──────── Given entries ────────

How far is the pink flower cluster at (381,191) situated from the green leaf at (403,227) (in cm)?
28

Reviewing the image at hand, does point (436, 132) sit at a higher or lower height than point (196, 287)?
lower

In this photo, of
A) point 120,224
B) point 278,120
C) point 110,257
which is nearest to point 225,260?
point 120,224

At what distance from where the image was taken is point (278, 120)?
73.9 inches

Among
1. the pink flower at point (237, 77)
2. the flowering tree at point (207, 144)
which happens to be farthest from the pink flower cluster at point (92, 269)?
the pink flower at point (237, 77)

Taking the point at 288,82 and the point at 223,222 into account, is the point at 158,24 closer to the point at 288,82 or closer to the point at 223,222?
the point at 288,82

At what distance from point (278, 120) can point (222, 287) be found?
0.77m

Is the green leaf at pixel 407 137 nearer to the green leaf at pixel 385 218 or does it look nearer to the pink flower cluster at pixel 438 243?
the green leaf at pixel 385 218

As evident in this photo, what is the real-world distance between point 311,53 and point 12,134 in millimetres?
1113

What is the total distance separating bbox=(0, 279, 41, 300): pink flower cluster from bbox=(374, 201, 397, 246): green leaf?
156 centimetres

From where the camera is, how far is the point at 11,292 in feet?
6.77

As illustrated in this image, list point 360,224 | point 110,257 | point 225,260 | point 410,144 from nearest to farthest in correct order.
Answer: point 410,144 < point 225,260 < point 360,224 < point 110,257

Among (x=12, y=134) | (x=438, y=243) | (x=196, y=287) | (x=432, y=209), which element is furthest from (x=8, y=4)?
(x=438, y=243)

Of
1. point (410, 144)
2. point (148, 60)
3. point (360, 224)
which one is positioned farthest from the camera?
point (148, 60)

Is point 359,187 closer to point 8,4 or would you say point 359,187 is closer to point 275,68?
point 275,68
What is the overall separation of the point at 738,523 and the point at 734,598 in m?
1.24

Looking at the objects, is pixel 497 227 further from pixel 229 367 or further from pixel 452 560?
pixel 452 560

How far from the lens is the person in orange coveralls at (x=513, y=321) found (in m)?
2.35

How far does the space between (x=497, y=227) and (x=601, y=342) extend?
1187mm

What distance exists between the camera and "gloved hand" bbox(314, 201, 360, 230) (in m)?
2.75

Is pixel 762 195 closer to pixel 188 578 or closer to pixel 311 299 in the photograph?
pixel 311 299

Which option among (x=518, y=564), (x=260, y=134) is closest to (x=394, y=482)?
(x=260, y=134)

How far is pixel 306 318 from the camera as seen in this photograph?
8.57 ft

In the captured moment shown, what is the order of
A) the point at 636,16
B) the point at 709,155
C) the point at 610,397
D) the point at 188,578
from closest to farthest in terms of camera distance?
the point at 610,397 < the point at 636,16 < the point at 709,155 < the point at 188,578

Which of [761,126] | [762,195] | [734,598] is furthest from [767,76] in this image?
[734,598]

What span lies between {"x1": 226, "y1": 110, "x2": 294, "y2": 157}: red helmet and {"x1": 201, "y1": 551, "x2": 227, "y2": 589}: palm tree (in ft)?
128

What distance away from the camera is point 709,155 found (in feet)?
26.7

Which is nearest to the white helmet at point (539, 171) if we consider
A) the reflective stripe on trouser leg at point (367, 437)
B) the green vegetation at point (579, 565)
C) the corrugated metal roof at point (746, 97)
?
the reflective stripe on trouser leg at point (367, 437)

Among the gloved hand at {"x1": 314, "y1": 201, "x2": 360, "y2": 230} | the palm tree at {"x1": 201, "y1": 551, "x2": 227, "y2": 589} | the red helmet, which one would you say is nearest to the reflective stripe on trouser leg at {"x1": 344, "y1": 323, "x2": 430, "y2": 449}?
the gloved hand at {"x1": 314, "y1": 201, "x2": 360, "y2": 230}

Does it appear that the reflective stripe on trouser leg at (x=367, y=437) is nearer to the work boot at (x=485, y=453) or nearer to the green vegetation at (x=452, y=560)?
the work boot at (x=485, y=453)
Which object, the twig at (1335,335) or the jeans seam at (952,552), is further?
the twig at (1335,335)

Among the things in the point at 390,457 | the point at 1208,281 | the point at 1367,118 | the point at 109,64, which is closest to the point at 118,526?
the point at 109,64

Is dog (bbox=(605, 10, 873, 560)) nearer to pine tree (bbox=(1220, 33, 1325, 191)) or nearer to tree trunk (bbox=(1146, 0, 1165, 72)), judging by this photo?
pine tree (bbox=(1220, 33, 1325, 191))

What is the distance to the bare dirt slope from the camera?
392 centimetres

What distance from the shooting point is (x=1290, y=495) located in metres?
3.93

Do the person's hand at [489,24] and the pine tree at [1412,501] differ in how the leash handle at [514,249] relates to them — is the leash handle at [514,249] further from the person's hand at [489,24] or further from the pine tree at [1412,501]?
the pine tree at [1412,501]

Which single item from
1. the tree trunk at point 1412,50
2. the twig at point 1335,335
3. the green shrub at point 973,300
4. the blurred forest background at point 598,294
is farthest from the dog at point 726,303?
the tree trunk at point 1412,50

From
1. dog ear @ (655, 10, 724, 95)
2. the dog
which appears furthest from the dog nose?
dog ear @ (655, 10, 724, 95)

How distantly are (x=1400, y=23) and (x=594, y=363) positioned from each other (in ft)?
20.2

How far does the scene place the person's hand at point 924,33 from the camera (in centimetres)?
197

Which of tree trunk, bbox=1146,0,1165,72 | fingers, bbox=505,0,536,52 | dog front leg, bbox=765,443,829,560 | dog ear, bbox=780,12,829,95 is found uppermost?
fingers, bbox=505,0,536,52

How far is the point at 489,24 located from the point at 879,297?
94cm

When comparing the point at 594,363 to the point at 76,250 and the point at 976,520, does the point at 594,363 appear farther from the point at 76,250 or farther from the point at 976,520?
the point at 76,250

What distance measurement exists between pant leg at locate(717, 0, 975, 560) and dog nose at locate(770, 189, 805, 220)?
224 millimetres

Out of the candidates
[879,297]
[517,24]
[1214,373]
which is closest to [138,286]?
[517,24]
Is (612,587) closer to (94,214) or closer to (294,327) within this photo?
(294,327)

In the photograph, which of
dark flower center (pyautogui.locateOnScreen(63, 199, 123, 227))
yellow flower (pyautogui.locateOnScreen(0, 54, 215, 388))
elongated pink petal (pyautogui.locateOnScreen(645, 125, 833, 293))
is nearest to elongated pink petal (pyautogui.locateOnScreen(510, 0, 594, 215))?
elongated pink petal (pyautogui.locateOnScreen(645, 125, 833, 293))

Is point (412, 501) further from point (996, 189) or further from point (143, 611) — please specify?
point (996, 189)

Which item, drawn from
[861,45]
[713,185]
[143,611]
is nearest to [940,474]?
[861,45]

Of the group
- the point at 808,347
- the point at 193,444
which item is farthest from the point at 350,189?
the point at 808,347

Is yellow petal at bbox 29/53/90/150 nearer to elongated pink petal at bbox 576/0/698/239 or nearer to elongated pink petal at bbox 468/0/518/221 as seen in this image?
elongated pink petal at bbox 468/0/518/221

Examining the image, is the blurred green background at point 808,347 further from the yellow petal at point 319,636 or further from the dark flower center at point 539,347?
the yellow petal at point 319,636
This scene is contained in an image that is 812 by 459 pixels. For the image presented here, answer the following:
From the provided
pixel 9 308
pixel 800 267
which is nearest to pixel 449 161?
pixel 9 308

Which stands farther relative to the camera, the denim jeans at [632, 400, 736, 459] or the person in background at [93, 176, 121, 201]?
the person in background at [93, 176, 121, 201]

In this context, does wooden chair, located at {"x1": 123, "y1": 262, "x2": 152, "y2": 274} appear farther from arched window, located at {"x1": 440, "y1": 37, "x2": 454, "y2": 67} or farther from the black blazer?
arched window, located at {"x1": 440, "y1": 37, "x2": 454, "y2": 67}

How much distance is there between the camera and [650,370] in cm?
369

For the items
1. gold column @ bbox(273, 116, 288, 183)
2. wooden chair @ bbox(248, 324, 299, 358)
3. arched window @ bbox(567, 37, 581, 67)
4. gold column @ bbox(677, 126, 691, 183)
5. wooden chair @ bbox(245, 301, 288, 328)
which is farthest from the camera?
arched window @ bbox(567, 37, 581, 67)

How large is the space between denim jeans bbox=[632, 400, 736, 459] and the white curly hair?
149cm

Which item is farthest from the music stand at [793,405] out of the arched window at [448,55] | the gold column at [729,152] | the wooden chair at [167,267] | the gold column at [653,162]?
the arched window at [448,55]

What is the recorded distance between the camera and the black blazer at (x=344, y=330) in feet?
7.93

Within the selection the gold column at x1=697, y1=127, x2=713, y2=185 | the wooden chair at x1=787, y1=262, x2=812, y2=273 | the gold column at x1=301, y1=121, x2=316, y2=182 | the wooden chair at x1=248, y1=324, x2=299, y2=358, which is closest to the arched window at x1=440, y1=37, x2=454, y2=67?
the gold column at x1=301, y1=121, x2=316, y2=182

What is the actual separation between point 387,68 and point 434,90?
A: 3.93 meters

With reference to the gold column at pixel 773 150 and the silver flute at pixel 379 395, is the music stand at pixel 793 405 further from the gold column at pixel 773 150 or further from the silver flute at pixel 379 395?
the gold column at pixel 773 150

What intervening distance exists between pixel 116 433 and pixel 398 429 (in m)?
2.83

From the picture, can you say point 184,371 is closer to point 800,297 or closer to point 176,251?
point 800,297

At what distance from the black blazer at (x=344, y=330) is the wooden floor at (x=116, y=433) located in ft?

────────

• **What the task requires**
Put the lines of the material above, from the line containing "What is the recorded" through the line containing "A: 3.93 meters", into a JSON list of strings with one string per line and no blank lines.

• **Answer to this problem**
[
  "What is the recorded distance between the camera and the black blazer at (x=344, y=330) in feet?",
  "7.93",
  "Within the selection the gold column at x1=697, y1=127, x2=713, y2=185 | the wooden chair at x1=787, y1=262, x2=812, y2=273 | the gold column at x1=301, y1=121, x2=316, y2=182 | the wooden chair at x1=248, y1=324, x2=299, y2=358, which is closest to the arched window at x1=440, y1=37, x2=454, y2=67?",
  "the gold column at x1=301, y1=121, x2=316, y2=182",
  "What is the actual separation between point 387,68 and point 434,90?",
  "A: 3.93 meters"
]